Habrá que decir ¡Basta!

Habrá que decir ¡Basta!
Por Eduard Berraondo

Cuando a mediados del siglo XIX salió el primer ejemplar de News of the World, nadie hubiera imaginado que siglo y medio después, la cabecera iba a cerrar, (probablemente de manera temporal), por un gran escándalo deontológico. El que fue en su momento líder en la información transcontinental, el periódico que los británicos consideraban tan auténtico como el té de las cinco o el pudding de carne, ha cerrado sus puertas como castigo a su conducta de los últimos tiempos.
 
Estamos en un mal momento del periodismo. Lo siento, lo pienso así, y así lo digo, probablemente empujado por unos acontecimientos que en nada se parecen a aquellos que me empujaron a seguir esta profesión hace tres décadas y algo más. News of the World recurrió a todo. Pinchó teléfonos, hizo escuchas ilegales, pagó dinero a policías y políticos para que miraran a otro lado; jugó las peores bazas que en este trabajo se pueden jugar. Había que vender periódicos a cualquier precio.
 
Lo siento. Cuando uno que ama este mundillo ve todo esto, se plantea qué puñetas hace aún aquí. Somos incapaces de frenar los impulsos del morbo de aquellos que llegan de fuera de la profesión, y que creen que lo saben todo.

Rupert Murdoch fue, en los últimos años, un personaje que traté de explicar a mis alumnos de la Universidad, y que en cierta forma, idealicé, por autodidacta. Hijo de director de periódico que tuvo que repartir ejemplares en las calles de Melbourne, de madrugada, para saber lo que era la empresa. Hoy, el multimillonario Murdoch, desde el grupo FOX, es el azote de Obama. Hoy, Murdoch cierra el News of the World diciéndose avergonzado de lo que Andy Coulson llegó a hacer al frente de ese proyecto. Y muchos no se lo creen. Yo no me lo creo, Mr. Murdoch.

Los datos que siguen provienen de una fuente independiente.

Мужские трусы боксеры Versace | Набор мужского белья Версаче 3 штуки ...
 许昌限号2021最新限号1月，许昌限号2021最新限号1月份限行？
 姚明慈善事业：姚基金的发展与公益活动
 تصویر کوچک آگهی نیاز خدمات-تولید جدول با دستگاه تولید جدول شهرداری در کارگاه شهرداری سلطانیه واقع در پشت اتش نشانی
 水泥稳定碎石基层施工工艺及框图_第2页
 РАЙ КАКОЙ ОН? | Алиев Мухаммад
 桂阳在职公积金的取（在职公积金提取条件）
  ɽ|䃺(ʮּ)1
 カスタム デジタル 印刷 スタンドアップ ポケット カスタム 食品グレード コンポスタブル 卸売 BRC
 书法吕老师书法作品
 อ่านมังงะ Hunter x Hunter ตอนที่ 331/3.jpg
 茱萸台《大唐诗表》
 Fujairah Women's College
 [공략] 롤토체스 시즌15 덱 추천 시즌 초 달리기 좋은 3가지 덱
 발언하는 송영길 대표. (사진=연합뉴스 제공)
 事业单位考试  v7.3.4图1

Se ha limitado a lavar su imagen cerrando, hasta que alguien le compre la cabecera (nuevo negocio, a poco tardar) y ahora espera cerrar la compra del cien por cien de las acciones de BSKY. De nuevo el dinero, los negocios, son los que mandan.

Y mientras todo esto ocurría, en España siguen liderando las audiencias productos televisivos que están en parrilla porque, en el fondo, los mantenemos entre todos. Productos que algunos llaman telebasura, otros, puro entertainment. Presentadores y concursantes diciéndose de todo. Es como una terapia de grupo brutal, que a los que ya peinamos canas, aún, pero que trato de imaginar lo que deben estar provocando en las generaciones más jóvenes. Buf...me quedan un par de semanas para huir, aunque sea por unos días, de todo esto.
 
P.D.: Por cierto, si alguien va a organizar un grupo anti Aída - J. J. Vázquez y compañía, que cuente conmigo.